The wiki link states software to be included in the definition. Management is not IT of course, but as there exists management in IT is used in the image I'd guess.

Right, there is definitely a software side of IT, but not all software is IT adjacent. IT software is really a very small field these days, compared to software in general.

Network engineering is kind of in the middle where you take the skill set of help desk and office management. This often leads to help desk and software development both falling under the organization in information technology. Application support also often falls under this category.

Someone should make a ven diagram.

The great promise of the cloud was to outsource sysadmins to be Microsoft and Amazon's problem.

At the cost of getting new sysadmins who are less numerous, but ask for more money, and best of all, you get to pay Microsoft and Amazon to train them!

Not only that, but it's no longer your problem when its in the cloud. You can blame the cloud for everything!

"Yeah we're familiar with this issue design, and have opened 17 support requests and upvoted 5 user voice posts to Microsoft about it. But hey we have this workaround that is not maintainable that you can use meanwhile"

That absolutely was a huge part of the marketing pitch, but as one who supports his company's cloud infrastructure...

Lol. Rofl. Lmao even.

Maybe that works for places that don't have heavy tech needs. Maybe.

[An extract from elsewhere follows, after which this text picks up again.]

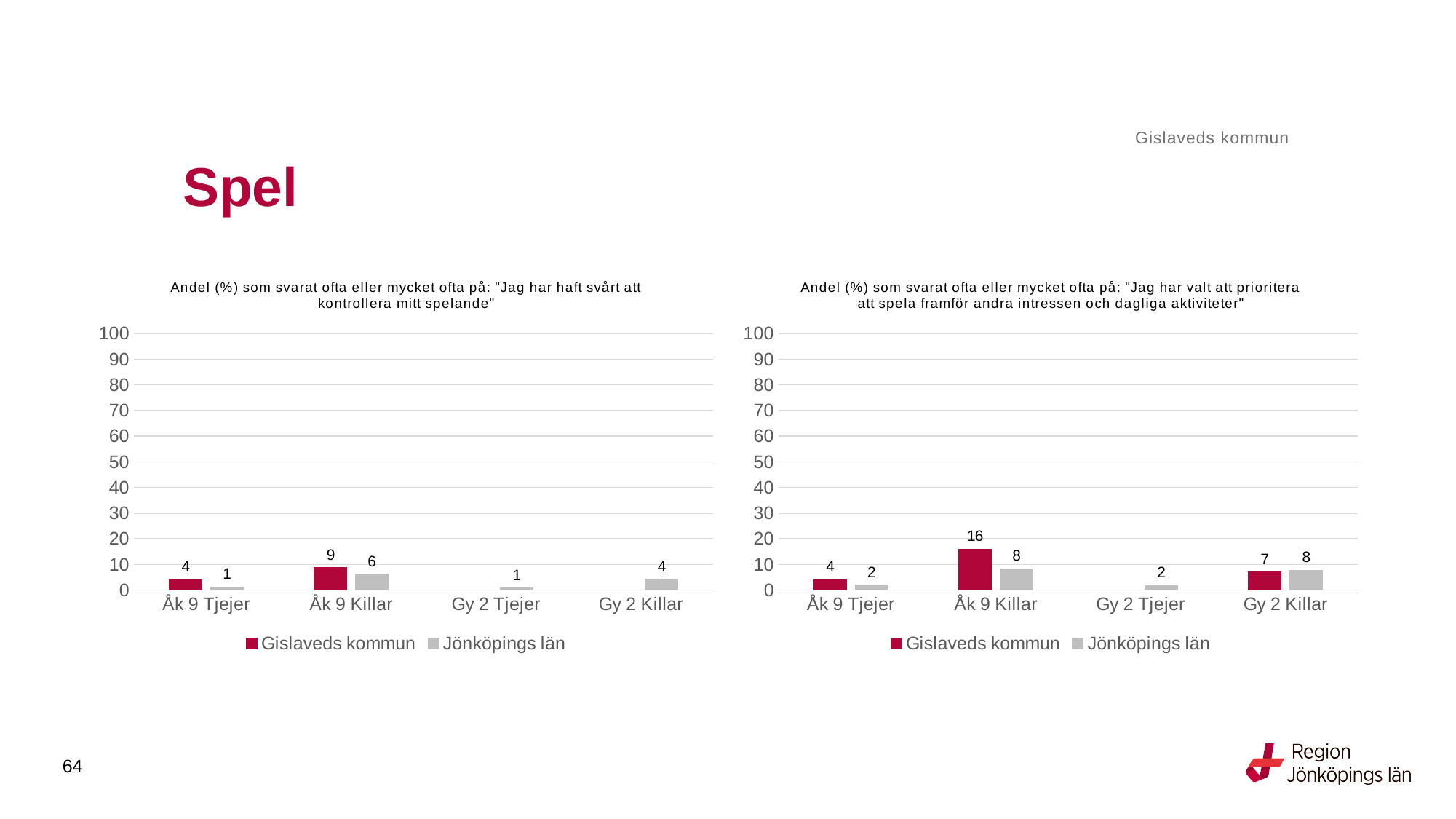
In the right chart, what is the difference between Gislaveds kommun and Jönköpings län for Åk 9 Killar? 8 In the left chart, what is the value for Gislaveds kommun for Åk 9 Killar? 9 How many series does the legend of the right chart list? 2 In the left chart, what is the difference between Gislaveds kommun and Jönköpings län for Åk 9 Tjejer? 3 In the left chart, which category has the lowest value for Jönköpings län? Åk 9 Tjejer and Gy 2 Tjejer (both 1) In the right chart, which is larger for Gy 2 Killar: Gislaveds kommun or Jönköpings län? Jönköpings län In the right chart, what is the value for Gislaveds kommun for Åk 9 Killar? 16 In the right chart, what is the value for Jönköpings län for Gy 2 Tjejer? 2 What kind of chart is the left chart? Bar chart In the right chart, which category has the highest value for Gislaveds kommun? Åk 9 Killar How many categories are shown on the x axis of the left chart? 4 In the left chart, what is the value for Jönköpings län for Gy 2 Killar? 4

It's almost like marketing makes it sound like it's a fully-managed, worry-free service where users can just call up Bill Gates himself instead of hundreds of management portals someone has to babysit.

They said that about computers going to make books disappear forty years ago… They never printed so many books that attempted to explain how those damn computers worked!

I feel like this is more "how we feel we get perceived by others" moreso.

I try and perceive all the members of my team as, well, my team. I heavily appreciate everyone busting their assess off and contributions.

However, there are folks on each layer that do actually treat others like this and I think we can all agree those people suuuuck.

1 more...

I kinda want an "End Users" one, too (already know what their "Sysadmins" would be).

As a developer, the baby is how I see developers, too.

Where's my network admins at?

Comprehended under sysadmin because the attitude is the same just the devices are a bit different.

I prefer that when done properly a network admin is simply forgotten about.

In 2024, I feel like we should have the power to create images that aren't fuzzy, overcompressed, and hard to see messes, yet here we are.

Read the post body.

Not OC: Just found this on my old hard drive while grabbing some other stuff.

But Admiral Patrick, how dare your ancient memes from times long forgotten not meet our modern expectations? Do you at least have a proper shitposting license?

I'll post mine as reference, may you gaze upon it and ponder the shortcomings of your horrible artifact-ridden memes!

An artifact ridden and overcompressed image of a man labelled "me" holding the mythical "Shitposting License", with the caption "What gives u the right to flood my newsfeed with ur crap memes?"

Funny thing is, I did upscale it a little bit. The original was worse xD

Lol, it is indeed one of the cleaner versions that I remember having seen, nice work! ^, ^

Image of a box labelled "Memories", with RAM memory sticks inside.

Yep this seems even more blurry and pixelated than the last 3 times I saw it haha

I imagine people resharing memes (long before OP here) take a photo of their monitor with a potato phone and then reupload that after resizing it with some shitty Motorola app or whatever first. Do that 3-4x and soon it's a mess.

the illustration of the devs with 500 years of xp was missing hahaha

The designers as seen by designers is so right.

Nothing they come up with can be wrong, it's all innovative!!

I was in tier 1 support for a few years back in the day, so I'm trying to think of an appropriate image. Based on my experience... something disposable.

Helpdesk? You guys are like the people who have to go and fix a melting nuclear reactor. Necessary but only do it for like a year or two otherwise you get broken.